Retiree Ruth finds fulfilment in volunteering - Juniper

Retiree Ruth finds fulfilment in volunteering

When Ruth Lynam sold her Bed and Breakfast more than two years ago with plans to retire, she soon realised that the quiet life was not something she had envisioned for herself.

“I’m a people person,” Ruth said. “I can’t handle not interacting with people and I just like helping people. I still have clients who ring me on my mobile and want to book in with me at the bed and breakfast, and they’re sad to hear I’ve closed. That’s how much I love interacting with people.

“I’ve been working in catering and have worked with people most of my life, so to just stop wasn’t something that was easy for me.”

Relocating to Albany from Armadale with her husband – who is also retired – it was by chance that Ruth stumbled upon the opportunity to volunteer at Juniper Korumup Residential Aged Care Home after reuniting with a former bed and breakfast guest who happened to work in administration at the home.

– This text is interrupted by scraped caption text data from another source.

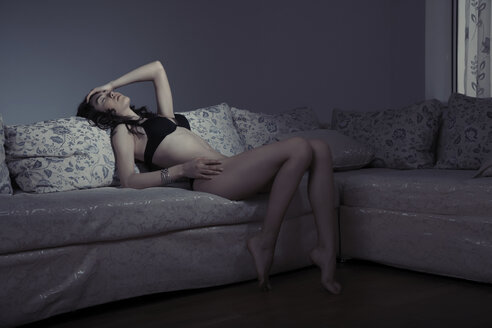 Young woman in black lingerie lying on sofa at shaded room - AZF00136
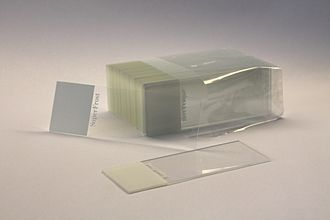 Microscope slide - A set of standard 75 by 25 mm microscope slides. The white area can be written on to label the slide.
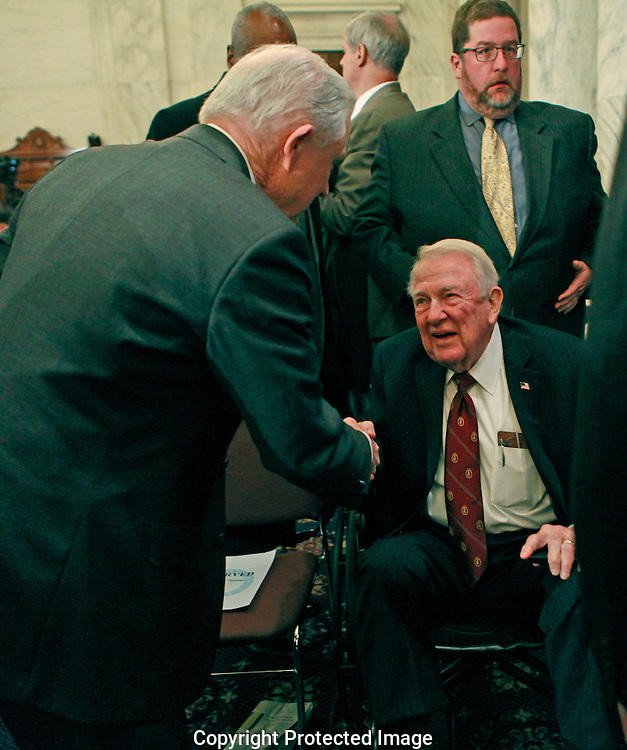 Senator Jeff Sessions talks to former Attorney General Ed Meese at the lunch break of his confirmation hearing to become Attorney General.  The hearing was held in the Caucus Room of the Russell Senate Office Building on January 10, 2017.<br /> <br /> Photo by Dennis Brack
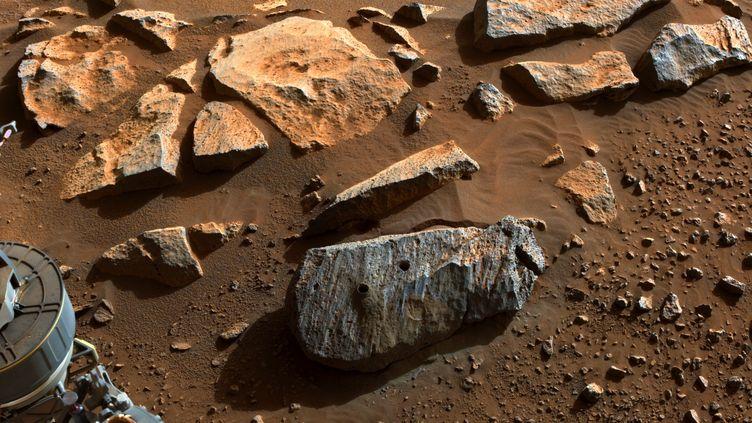 """10 septembre 2021 : la NASA a annoncé que le rover Perseveranceavait collecté un échantillon de terre martienne et l'image montre deux trous dans la roche volcanique surnommée """"Rochette"""". (HANDOUT / AFP)"""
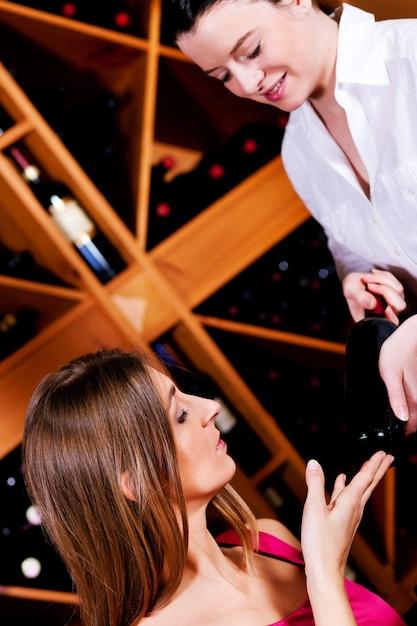 Serveerster in restaurant met rode wijn Premium Foto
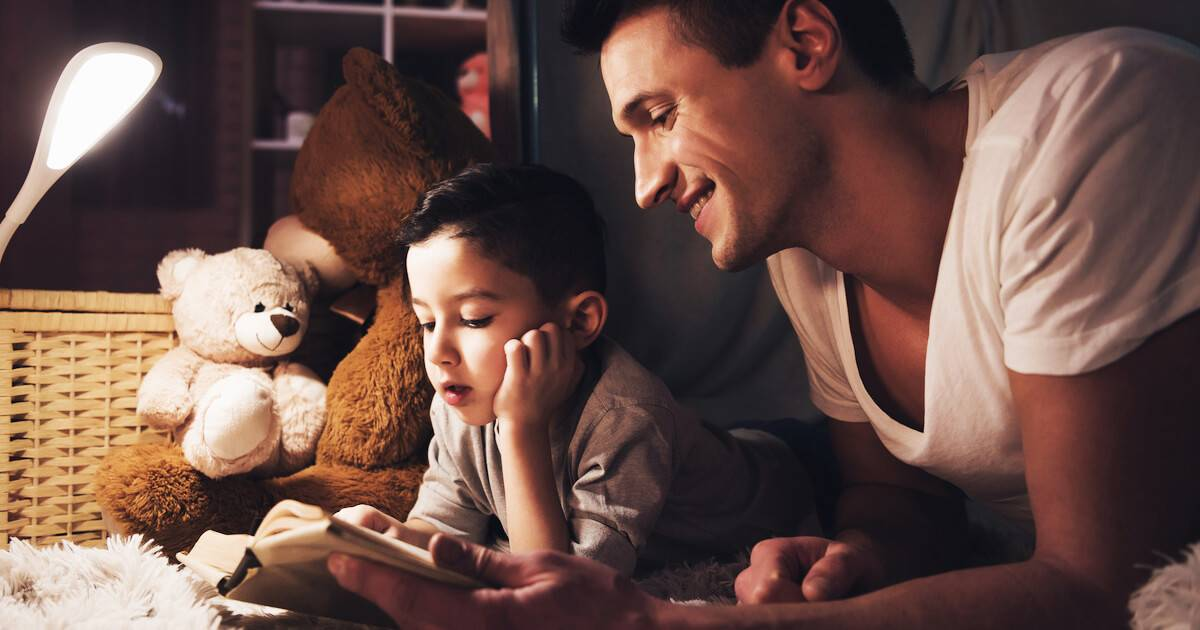 Photo of young father reading to son in a fort. Dad Guilt pbs rewire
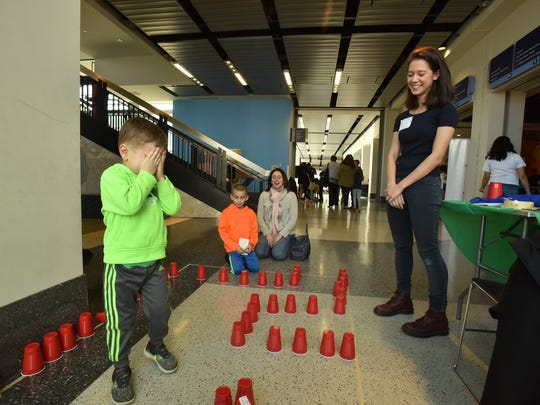 Catherine Fergesen, leads a blindfolded Ethan Massa, age 5, trough a maze of cones in Liberty Science Center. 17-year-old founder Catherine Gonzales Fergesen, right, started STEM Girls for the betterment of STEM education for girls from impoverished communities and under represented backgrounds.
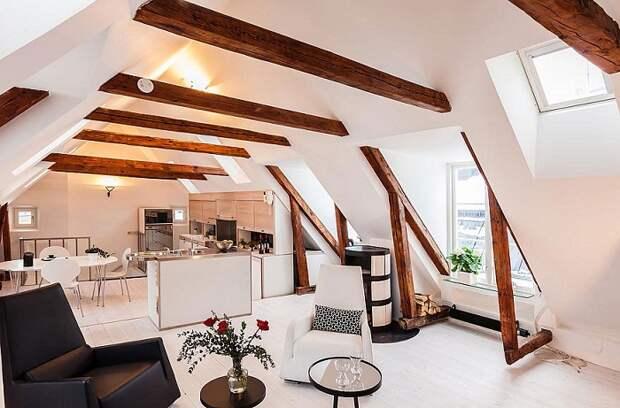 Удачное размещение кухни переходящей в гостиную под чердаком, что добавляет определенного шарма декору.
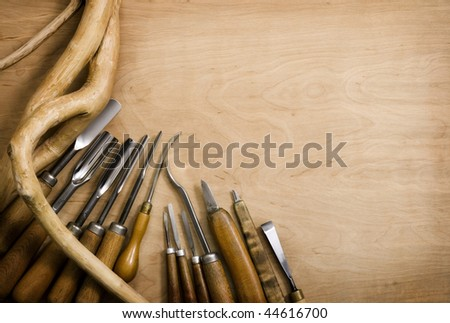 Set of chisels for woodcarving. Wooden background - stock photo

“I caught up with Jackie for a coffee and she suggested I come and volunteer and help out with some admin,” she said. “So I thought, why not?”

“It makes me feel good that I help somebody.” Juniper volunteer Ruth Lynam

More than 12 months on, Ruth has become a huge part of the Juniper Korumup family, volunteering two days a week, assisting in admin and giving one-on-one time with residents.

“Each time I’m in, in the morning I will walk around the dining room, chat to people, and if there is a new face I make sure to say hi and get to know them,” Ruth said.

“Or if I see someone is looking sad, I will go and have a coffee with them and listen.”

Ruth said volunteering was not only a way for her to give back to others, but also filled her with joy and gave her a sense of purpose.

“It makes me feel good that I help somebody,” she said.

“I think volunteering, especially in aged care, is so important. Residents have a lot of life experience they can share with us, and we can give them some encouragement, and talk to them about what’s on their mind and help put a more positive light on things.

“Some residents don’t often have visitors, so me being there it’s about giving them that personal contact and listening to them.”